[Begin]

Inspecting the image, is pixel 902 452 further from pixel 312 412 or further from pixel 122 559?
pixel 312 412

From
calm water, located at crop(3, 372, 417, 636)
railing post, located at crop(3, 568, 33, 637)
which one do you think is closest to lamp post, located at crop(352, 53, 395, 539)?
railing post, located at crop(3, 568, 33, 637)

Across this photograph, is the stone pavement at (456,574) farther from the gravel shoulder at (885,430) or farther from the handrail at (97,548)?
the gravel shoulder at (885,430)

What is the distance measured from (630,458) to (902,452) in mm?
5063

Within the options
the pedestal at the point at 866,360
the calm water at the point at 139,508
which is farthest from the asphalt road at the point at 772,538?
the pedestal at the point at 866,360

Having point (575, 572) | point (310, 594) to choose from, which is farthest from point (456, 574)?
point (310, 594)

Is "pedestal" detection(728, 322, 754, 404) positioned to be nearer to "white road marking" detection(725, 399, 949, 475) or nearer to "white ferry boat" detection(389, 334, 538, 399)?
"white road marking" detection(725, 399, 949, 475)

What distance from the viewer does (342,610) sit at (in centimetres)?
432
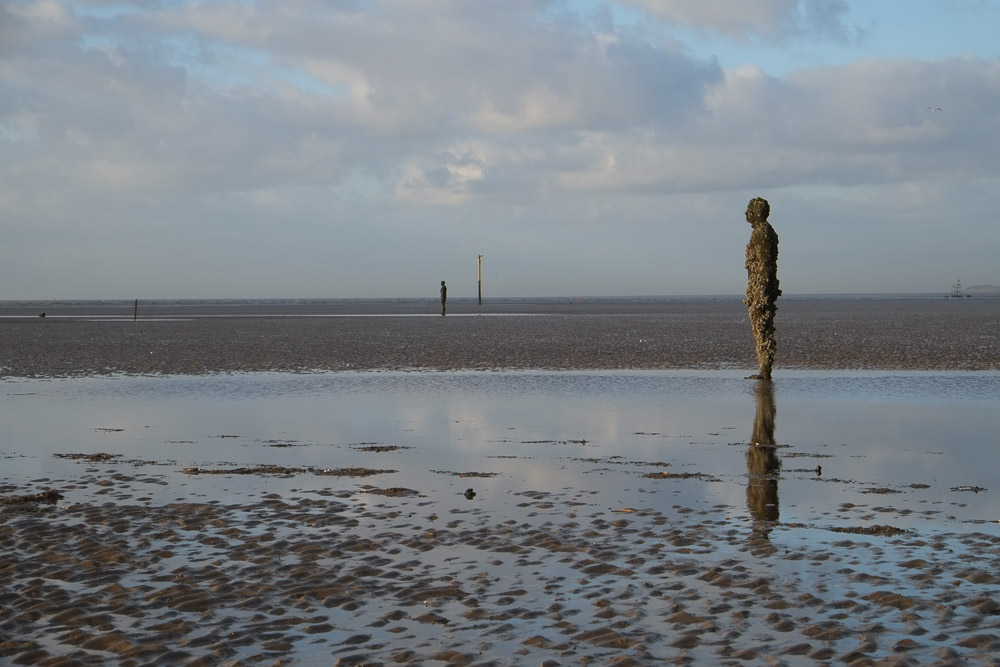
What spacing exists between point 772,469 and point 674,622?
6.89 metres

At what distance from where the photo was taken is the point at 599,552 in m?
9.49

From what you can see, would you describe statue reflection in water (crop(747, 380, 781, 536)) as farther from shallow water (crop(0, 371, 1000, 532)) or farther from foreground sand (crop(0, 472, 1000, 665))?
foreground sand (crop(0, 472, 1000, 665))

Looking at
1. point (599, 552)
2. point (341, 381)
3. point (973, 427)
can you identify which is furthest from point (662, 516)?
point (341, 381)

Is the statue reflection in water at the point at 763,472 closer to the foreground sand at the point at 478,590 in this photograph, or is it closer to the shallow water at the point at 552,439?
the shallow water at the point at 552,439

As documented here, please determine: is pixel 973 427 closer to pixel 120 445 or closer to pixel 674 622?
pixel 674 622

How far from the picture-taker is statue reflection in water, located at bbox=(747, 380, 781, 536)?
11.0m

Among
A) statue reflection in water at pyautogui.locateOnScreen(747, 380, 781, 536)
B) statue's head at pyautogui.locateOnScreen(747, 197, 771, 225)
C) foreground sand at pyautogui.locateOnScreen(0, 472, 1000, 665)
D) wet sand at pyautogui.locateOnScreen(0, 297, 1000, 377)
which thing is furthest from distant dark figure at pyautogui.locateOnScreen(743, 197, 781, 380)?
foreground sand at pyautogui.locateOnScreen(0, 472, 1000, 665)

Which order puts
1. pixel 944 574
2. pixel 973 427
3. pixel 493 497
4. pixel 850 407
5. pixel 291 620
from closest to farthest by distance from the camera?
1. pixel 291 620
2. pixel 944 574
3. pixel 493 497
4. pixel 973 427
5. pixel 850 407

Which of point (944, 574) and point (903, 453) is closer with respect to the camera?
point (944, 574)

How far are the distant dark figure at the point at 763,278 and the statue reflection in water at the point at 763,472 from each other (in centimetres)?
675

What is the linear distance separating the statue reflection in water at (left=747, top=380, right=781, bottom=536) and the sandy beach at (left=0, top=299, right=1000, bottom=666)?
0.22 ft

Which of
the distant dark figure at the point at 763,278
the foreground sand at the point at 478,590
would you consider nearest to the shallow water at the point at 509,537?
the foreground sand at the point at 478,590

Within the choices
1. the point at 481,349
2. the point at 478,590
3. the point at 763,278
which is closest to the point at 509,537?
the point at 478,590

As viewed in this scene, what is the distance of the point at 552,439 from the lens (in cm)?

[End]
[Begin]

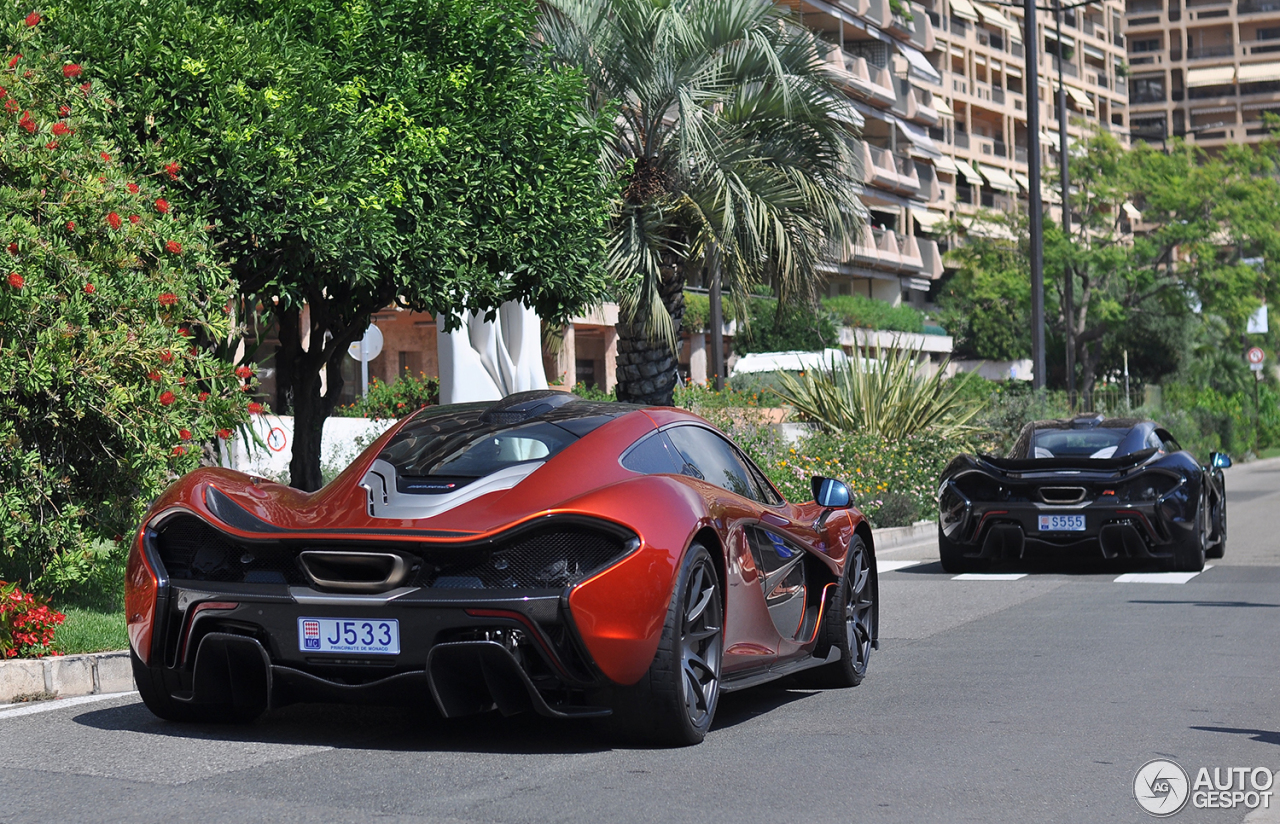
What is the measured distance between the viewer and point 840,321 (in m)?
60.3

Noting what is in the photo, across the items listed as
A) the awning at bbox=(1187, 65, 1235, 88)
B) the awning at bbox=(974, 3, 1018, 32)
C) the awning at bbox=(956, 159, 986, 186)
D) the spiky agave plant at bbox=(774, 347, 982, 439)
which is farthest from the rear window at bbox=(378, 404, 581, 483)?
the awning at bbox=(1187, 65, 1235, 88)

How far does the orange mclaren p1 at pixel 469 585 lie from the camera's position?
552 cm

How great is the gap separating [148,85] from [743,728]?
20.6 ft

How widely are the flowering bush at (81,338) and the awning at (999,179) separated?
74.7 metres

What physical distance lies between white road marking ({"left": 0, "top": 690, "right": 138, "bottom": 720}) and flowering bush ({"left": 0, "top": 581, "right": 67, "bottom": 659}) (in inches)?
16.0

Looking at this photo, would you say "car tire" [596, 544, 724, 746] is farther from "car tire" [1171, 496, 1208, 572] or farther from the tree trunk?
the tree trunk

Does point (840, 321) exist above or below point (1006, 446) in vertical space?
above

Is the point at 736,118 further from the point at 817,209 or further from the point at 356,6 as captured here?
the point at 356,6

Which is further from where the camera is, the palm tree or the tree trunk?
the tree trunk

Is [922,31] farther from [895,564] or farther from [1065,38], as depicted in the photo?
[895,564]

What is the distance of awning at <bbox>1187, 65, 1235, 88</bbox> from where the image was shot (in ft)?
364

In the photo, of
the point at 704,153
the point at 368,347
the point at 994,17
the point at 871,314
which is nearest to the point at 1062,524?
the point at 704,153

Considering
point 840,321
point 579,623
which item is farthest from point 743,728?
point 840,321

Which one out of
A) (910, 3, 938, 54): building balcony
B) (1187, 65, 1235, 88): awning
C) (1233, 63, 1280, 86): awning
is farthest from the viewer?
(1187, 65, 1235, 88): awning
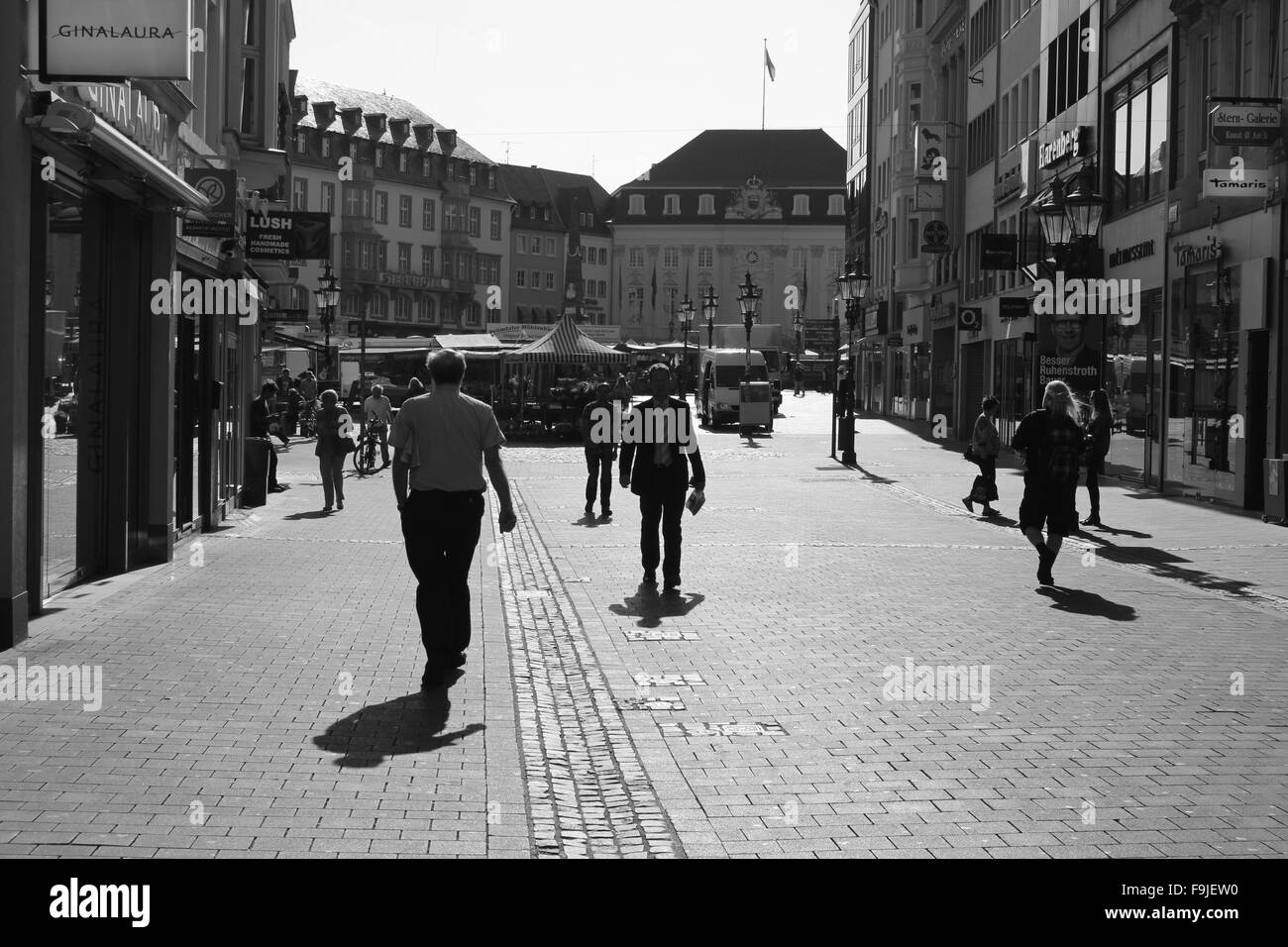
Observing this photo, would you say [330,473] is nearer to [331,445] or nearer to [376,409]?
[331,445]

[End]

● **Exercise goal**: Reproduce the lines starting at the one containing "Within the options" and ending at the one containing "5. pixel 850 407", changing "statue reflection in water" to "reflected statue" and keeping everything else the same. Leave the pictures out of your answer.

● **Expected answer**:
Within the options
the pedestal at the point at 866,360
the calm water at the point at 139,508
which is farthest from the asphalt road at the point at 772,538?
the pedestal at the point at 866,360

Having point (575, 572) | point (310, 594) to choose from, which is farthest from point (456, 574)?
point (310, 594)

Is "pedestal" detection(728, 322, 754, 404) positioned to be nearer to "white road marking" detection(725, 399, 949, 475) or nearer to "white ferry boat" detection(389, 334, 538, 399)?
"white road marking" detection(725, 399, 949, 475)

What distance from the viewer does (342,610) sit at (in centimetres)?
432
What spacing exists between point 772,469 and point 674,622?
6.89 metres

At what distance from where the photo was taken is the point at 599,552 in m?
9.49

From what you can see, would you describe reflected statue (crop(747, 380, 781, 536)) as farther from shallow water (crop(0, 371, 1000, 532)) or farther from foreground sand (crop(0, 472, 1000, 665))?
foreground sand (crop(0, 472, 1000, 665))

Looking at
1. point (599, 552)
2. point (341, 381)
3. point (973, 427)
can you identify which is furthest from point (662, 516)?
point (341, 381)

Is the reflected statue at the point at 763,472 closer to the foreground sand at the point at 478,590 in this photograph, or is it closer to the shallow water at the point at 552,439?
the shallow water at the point at 552,439

As documented here, please determine: is pixel 973 427 closer to pixel 120 445 or closer to pixel 674 622?
pixel 674 622

How far from the picture-taker is reflected statue, located at bbox=(747, 380, 781, 536)?
11.0m

Among
A) reflected statue at pyautogui.locateOnScreen(747, 380, 781, 536)
B) statue's head at pyautogui.locateOnScreen(747, 197, 771, 225)
C) foreground sand at pyautogui.locateOnScreen(0, 472, 1000, 665)
D) wet sand at pyautogui.locateOnScreen(0, 297, 1000, 377)
which thing is furthest from distant dark figure at pyautogui.locateOnScreen(743, 197, 781, 380)?
foreground sand at pyautogui.locateOnScreen(0, 472, 1000, 665)

Which order puts
1. pixel 944 574
2. pixel 973 427
3. pixel 493 497
4. pixel 850 407
5. pixel 291 620
from closest to farthest by distance from the camera?
1. pixel 291 620
2. pixel 944 574
3. pixel 493 497
4. pixel 973 427
5. pixel 850 407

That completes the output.